The structural device of the tableaux-vivant is used to carefully choreograph multiple full-frame photographs into single artworks, using a grid system that also serves to maintain the photographic integrity of each photograph. Most of the artworks are constructed with six photographs, but as the series has progressed they have developed in complexity, incorporating up to eighteen photographs. The more recent artworks have progressed in their storytelling, moving beyond the grid itself and making use of the diptych and triptych format, while also incorporating more than just two figures.
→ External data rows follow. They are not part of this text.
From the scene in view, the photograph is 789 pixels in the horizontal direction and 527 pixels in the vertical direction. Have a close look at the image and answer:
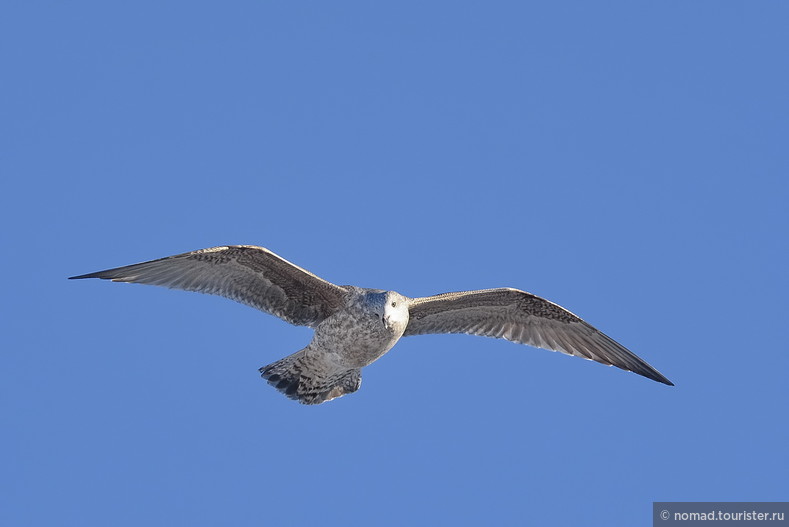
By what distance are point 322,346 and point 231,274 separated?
5.35 feet

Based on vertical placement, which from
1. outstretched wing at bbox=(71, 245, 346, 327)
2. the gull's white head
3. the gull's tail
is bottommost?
the gull's tail

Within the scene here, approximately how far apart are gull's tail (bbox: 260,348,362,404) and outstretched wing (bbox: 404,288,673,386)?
1.25 meters

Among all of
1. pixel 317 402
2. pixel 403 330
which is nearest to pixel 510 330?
pixel 403 330

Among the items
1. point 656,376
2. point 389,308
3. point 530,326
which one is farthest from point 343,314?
point 656,376

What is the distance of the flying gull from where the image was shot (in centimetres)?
1695

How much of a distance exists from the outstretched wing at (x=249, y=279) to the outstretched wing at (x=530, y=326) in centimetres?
148

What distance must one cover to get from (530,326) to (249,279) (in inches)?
166

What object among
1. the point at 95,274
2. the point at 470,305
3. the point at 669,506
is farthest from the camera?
the point at 669,506

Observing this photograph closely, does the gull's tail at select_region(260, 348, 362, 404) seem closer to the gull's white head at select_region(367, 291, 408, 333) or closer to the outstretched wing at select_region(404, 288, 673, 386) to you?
the outstretched wing at select_region(404, 288, 673, 386)

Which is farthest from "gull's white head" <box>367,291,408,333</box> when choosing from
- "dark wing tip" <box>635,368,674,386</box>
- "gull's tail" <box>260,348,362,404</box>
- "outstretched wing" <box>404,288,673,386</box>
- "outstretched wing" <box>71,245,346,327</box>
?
"dark wing tip" <box>635,368,674,386</box>

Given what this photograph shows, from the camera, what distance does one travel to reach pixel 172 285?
1727 cm

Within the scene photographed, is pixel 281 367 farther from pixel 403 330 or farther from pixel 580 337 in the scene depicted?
pixel 580 337

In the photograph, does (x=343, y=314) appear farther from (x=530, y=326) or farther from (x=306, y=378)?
→ (x=530, y=326)

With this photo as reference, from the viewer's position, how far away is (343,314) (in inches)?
672
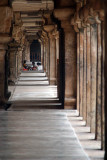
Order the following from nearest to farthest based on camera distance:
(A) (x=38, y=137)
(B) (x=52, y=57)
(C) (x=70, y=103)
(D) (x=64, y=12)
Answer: (A) (x=38, y=137) → (D) (x=64, y=12) → (C) (x=70, y=103) → (B) (x=52, y=57)

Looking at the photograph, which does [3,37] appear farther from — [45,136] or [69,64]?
[45,136]

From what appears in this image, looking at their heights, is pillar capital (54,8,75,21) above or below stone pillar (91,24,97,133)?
above

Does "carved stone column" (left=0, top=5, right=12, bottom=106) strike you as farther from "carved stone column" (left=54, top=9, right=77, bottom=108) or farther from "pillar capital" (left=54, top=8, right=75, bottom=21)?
"carved stone column" (left=54, top=9, right=77, bottom=108)

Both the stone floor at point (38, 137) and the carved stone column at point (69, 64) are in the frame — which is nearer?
the stone floor at point (38, 137)

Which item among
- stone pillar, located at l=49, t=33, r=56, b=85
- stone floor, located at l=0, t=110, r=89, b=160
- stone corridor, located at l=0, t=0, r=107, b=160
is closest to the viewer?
stone floor, located at l=0, t=110, r=89, b=160

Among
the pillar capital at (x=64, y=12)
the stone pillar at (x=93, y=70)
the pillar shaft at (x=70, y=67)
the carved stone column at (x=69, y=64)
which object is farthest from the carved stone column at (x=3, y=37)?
the stone pillar at (x=93, y=70)

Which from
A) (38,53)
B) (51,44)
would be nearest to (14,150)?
(51,44)

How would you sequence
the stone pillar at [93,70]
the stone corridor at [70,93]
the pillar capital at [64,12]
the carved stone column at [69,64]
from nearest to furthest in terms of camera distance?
the stone corridor at [70,93] < the stone pillar at [93,70] < the pillar capital at [64,12] < the carved stone column at [69,64]

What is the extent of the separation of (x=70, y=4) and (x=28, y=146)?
4896mm

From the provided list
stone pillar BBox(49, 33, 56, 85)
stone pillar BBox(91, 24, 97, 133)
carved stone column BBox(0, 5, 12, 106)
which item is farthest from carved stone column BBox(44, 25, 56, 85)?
stone pillar BBox(91, 24, 97, 133)

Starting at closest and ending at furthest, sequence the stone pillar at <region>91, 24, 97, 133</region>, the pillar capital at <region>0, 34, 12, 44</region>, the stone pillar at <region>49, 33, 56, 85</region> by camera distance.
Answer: the stone pillar at <region>91, 24, 97, 133</region> → the pillar capital at <region>0, 34, 12, 44</region> → the stone pillar at <region>49, 33, 56, 85</region>

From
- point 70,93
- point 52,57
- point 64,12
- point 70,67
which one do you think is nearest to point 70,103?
point 70,93

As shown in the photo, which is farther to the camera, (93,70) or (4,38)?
(4,38)

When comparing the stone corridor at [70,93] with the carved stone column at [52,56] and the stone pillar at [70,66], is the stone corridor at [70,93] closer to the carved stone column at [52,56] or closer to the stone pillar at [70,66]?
the stone pillar at [70,66]
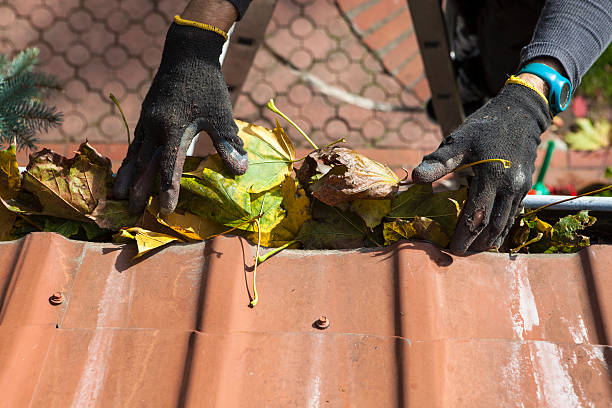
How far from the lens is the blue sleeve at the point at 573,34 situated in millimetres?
1584

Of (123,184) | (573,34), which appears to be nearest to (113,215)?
(123,184)

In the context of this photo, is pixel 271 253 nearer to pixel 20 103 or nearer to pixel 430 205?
pixel 430 205

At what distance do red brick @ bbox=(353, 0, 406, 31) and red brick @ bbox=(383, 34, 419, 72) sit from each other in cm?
27

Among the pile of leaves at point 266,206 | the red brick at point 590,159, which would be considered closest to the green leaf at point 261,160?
the pile of leaves at point 266,206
Cornelia Hediger (Brooklyn, NY) received both her Bachelor of Fine Art and Master of Fine Art degrees from Mason Gross School of the Arts at Rutgers University. Her work has been featured in group shows at Schneider Gallery (Chicago, IL), Klompching Gallery (Brooklyn, NY), Galerie Kunstagenten (Berlin, Germany), Mese-Fischer (Meisterschwanden, Switzerland), and others. She has had solo exhibitions at the Klompching Gallery (New York) and the Center for Photography at Woodstock (Woodstock, NY). Cornelia’s work has been reviewed and featured in numerous publications including The Wallstreet Journal, Photo Technique, New York Magazine, PHOTO+, Pambianco Week, Blink, and various others. Her work can be found at several private collections in the United States, Japan, Switzerland, Austria, Italy, and the United Kingdom.